# PROBLEM
Go through the records and copy each line where the word "scientific" occurs.

(Items listed in a dataset)

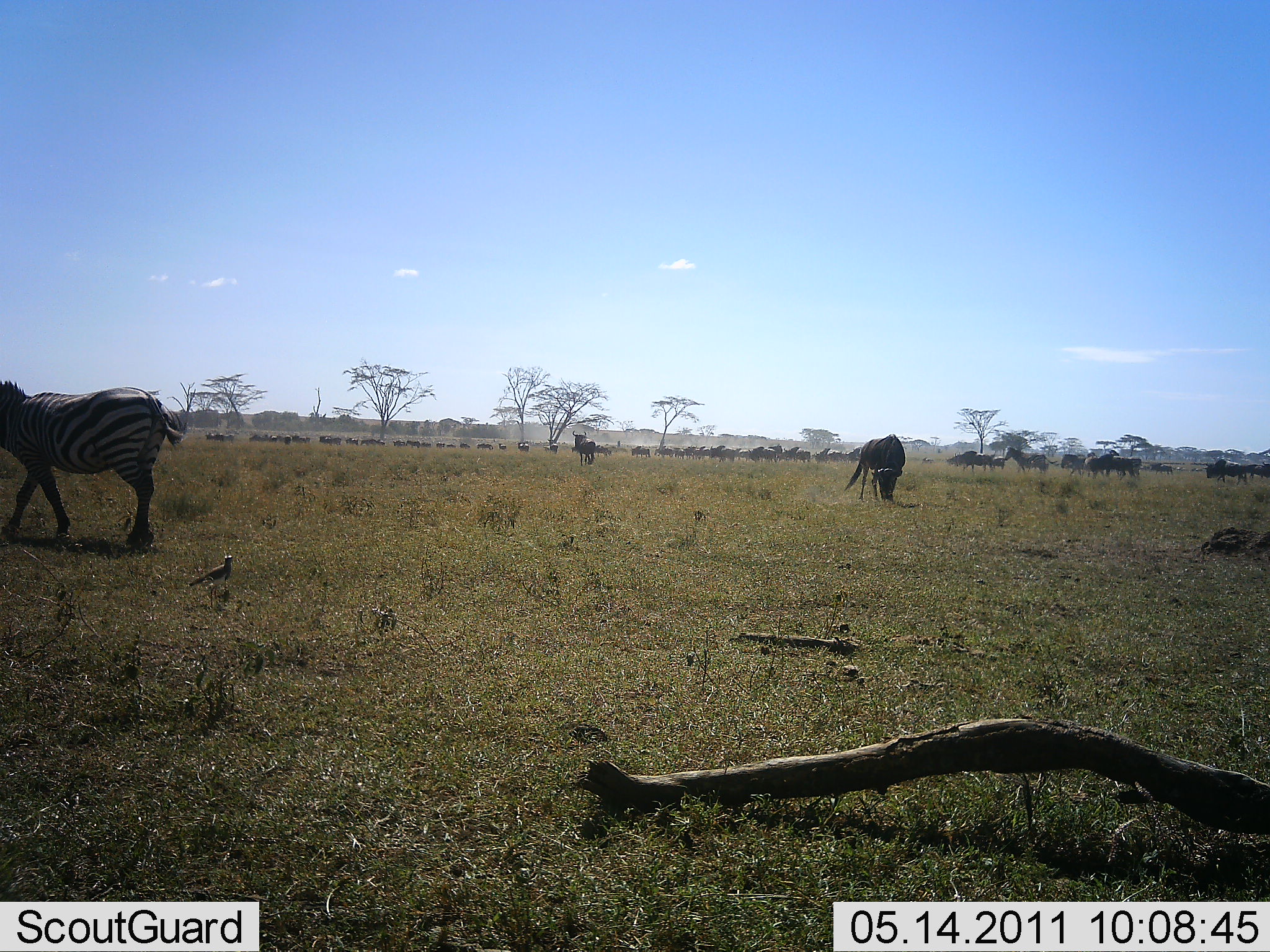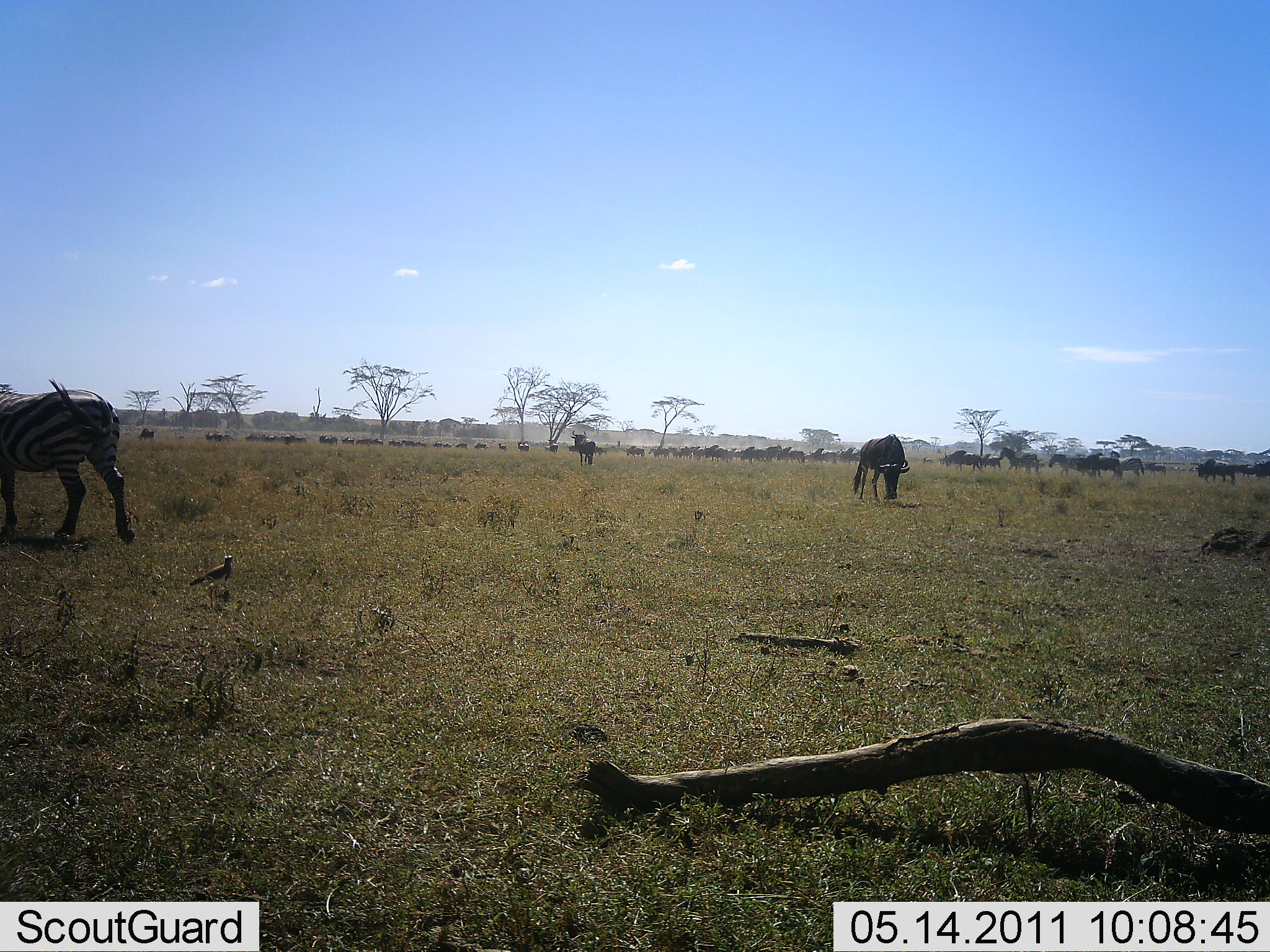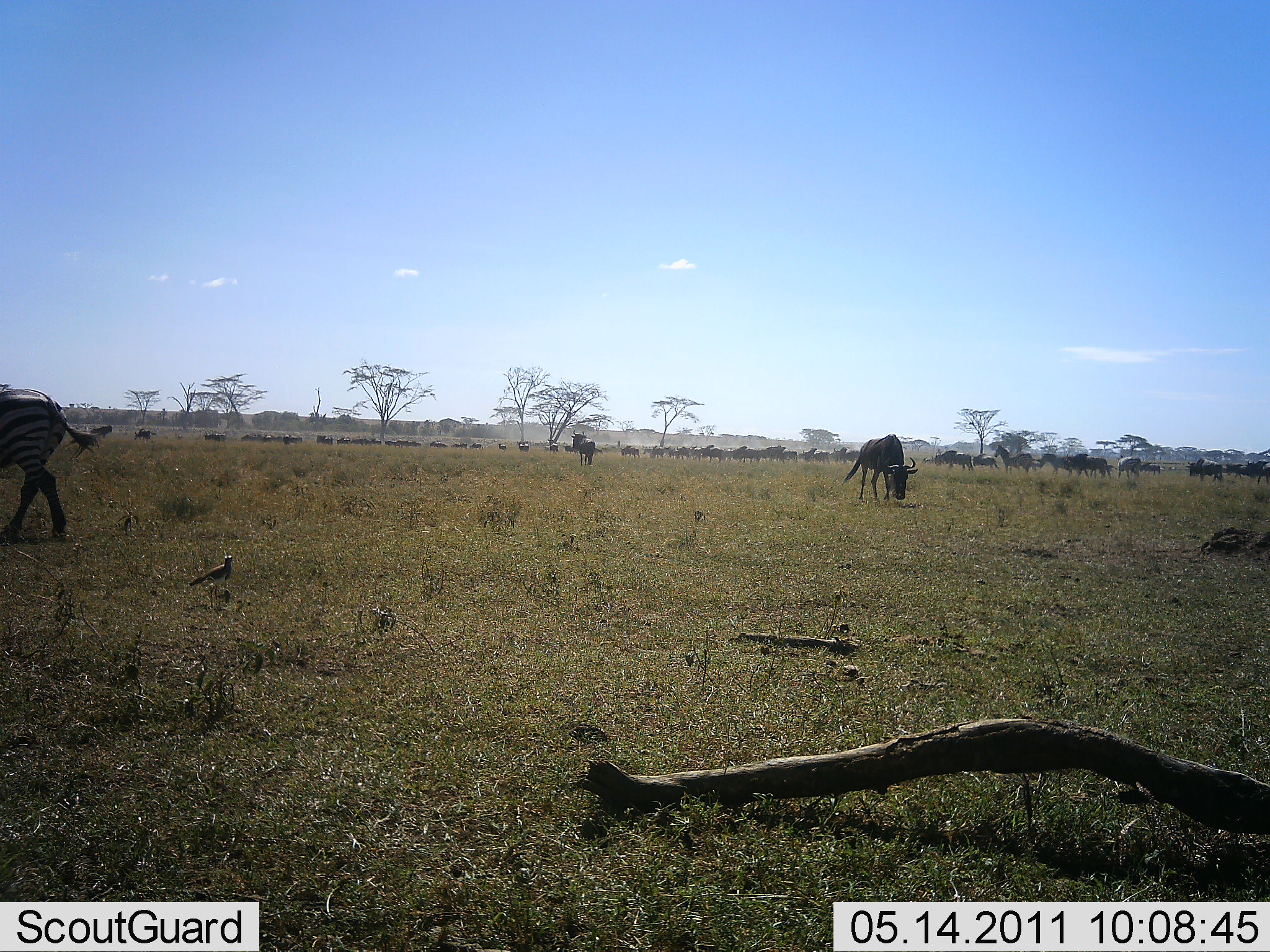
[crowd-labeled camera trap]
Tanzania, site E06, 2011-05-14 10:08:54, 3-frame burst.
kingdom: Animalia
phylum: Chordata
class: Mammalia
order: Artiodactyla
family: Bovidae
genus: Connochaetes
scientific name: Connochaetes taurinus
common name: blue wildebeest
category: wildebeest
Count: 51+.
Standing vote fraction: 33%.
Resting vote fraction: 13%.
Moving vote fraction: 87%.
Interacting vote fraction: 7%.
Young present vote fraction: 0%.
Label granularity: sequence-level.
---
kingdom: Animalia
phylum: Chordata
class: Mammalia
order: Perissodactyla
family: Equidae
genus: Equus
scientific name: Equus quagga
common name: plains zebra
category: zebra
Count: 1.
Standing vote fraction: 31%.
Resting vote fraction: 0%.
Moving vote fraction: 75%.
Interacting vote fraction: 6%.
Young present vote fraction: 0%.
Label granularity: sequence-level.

---

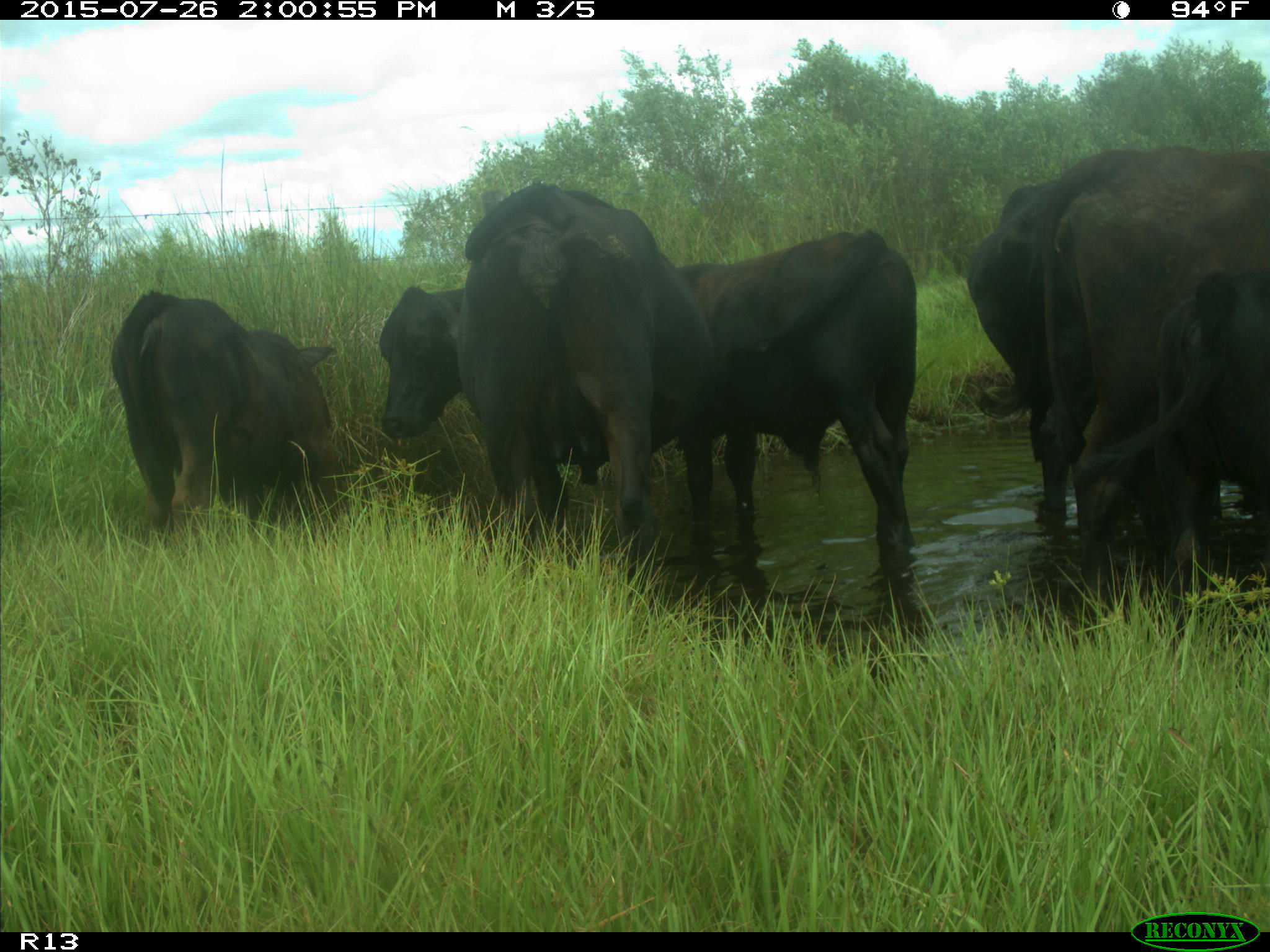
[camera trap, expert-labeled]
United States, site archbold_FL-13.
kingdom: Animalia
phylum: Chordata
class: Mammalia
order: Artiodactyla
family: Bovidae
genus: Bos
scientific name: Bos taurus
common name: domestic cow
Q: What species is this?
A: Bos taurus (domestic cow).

# RESPONSE TO THIS TASK
scientific name: Connochaetes taurinus
scientific name: Equus quagga
scientific name: Bos taurus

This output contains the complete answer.